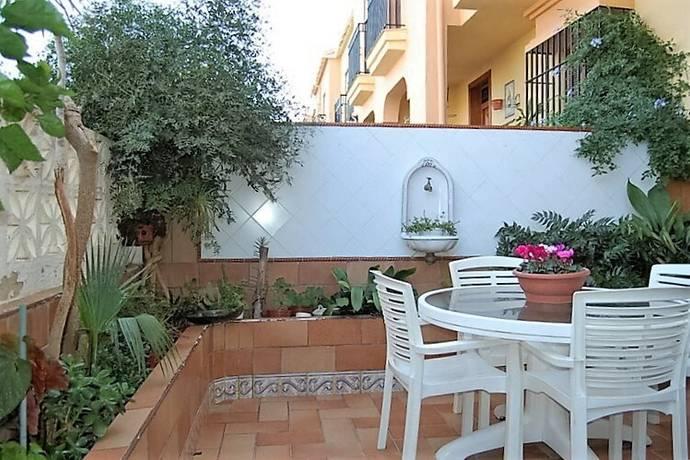 Bild: 4 rum radhus på Strandnära!, Spanien Torremolinos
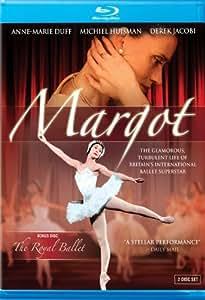 Margot [Blu-ray]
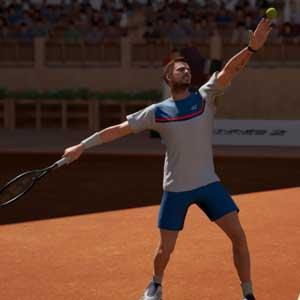 Servizio del Tennis World Tour 2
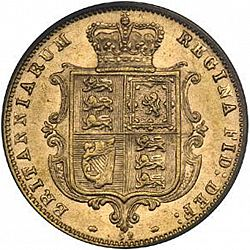 Large Reverse for Half Sovereign 1876 coin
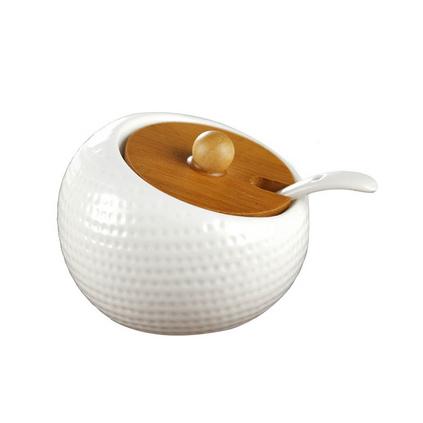 日式陶瓷調味罐三件套創意組合套裝 家用廚房用品陶瓷調料罐定制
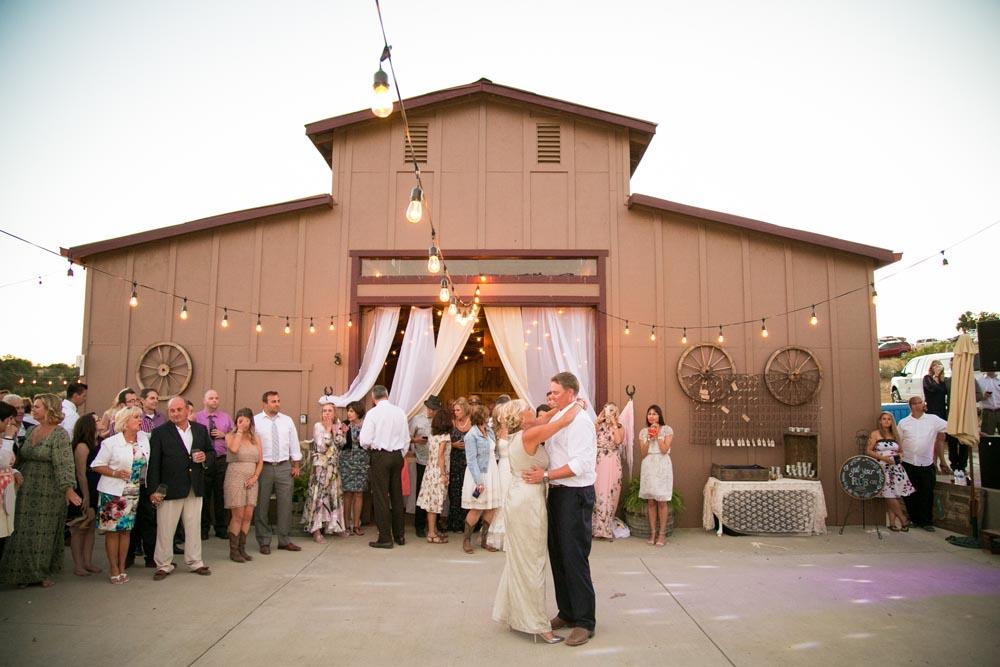 Lake Nacimiento Wedding111.jpg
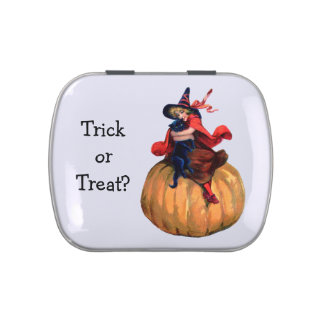 Trick or Treat Halloween Vintage Girl Witch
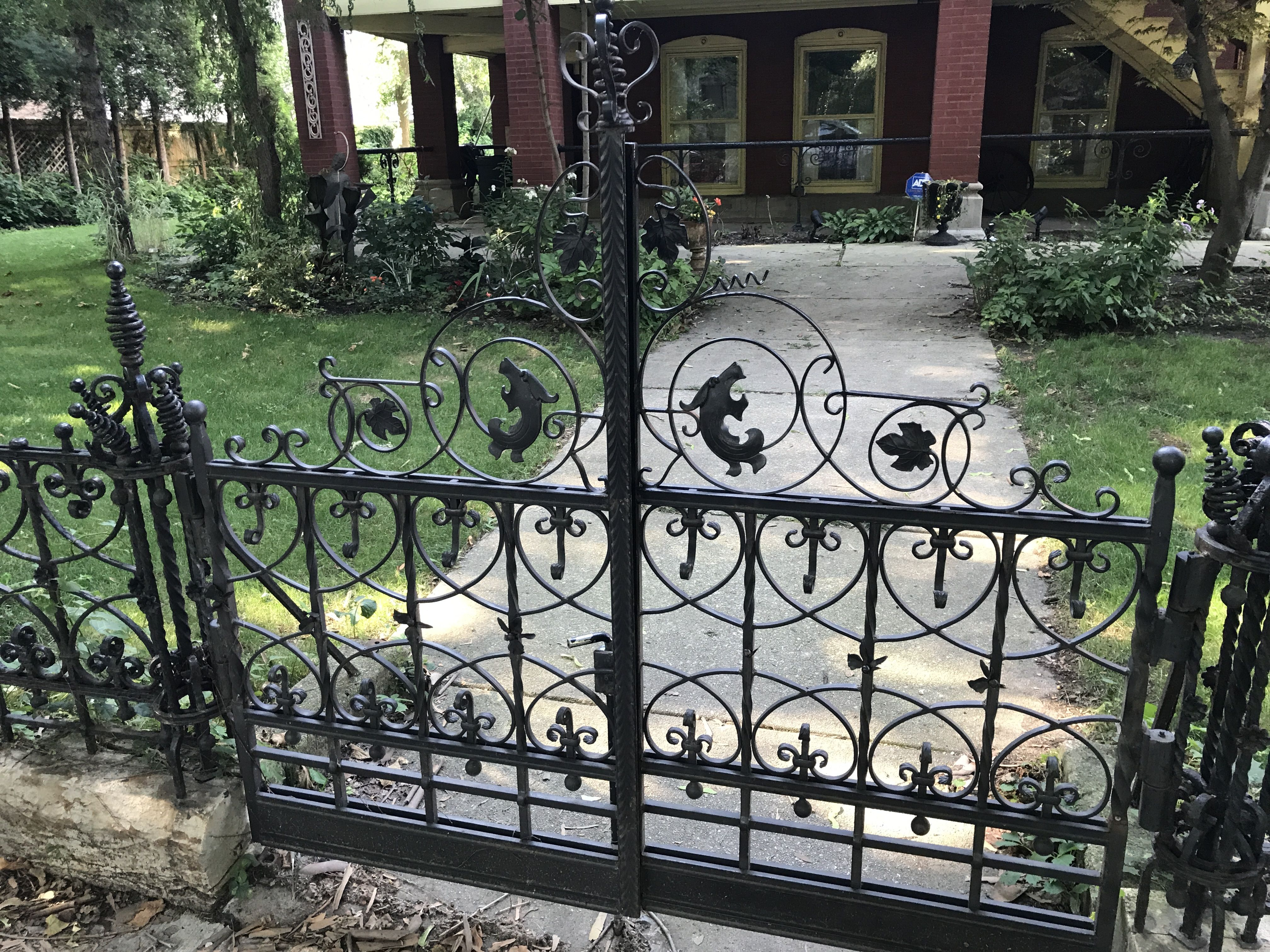 Wrought Iron Fence Chicago Wicker Park Wrought Iron Fences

§ §

EXERCISE DETAILS.
Every line from the one containing "Lake Nacimiento Wedding111.jpg" to the final line of the records should be duplicated exactly; no picture is to be copied.

RESPONSE TO THE EXERCISE.
 Lake Nacimiento Wedding111.jpg
 Trick or Treat Halloween Vintage Girl Witch
 Wrought Iron Fence Chicago Wicker Park Wrought Iron Fences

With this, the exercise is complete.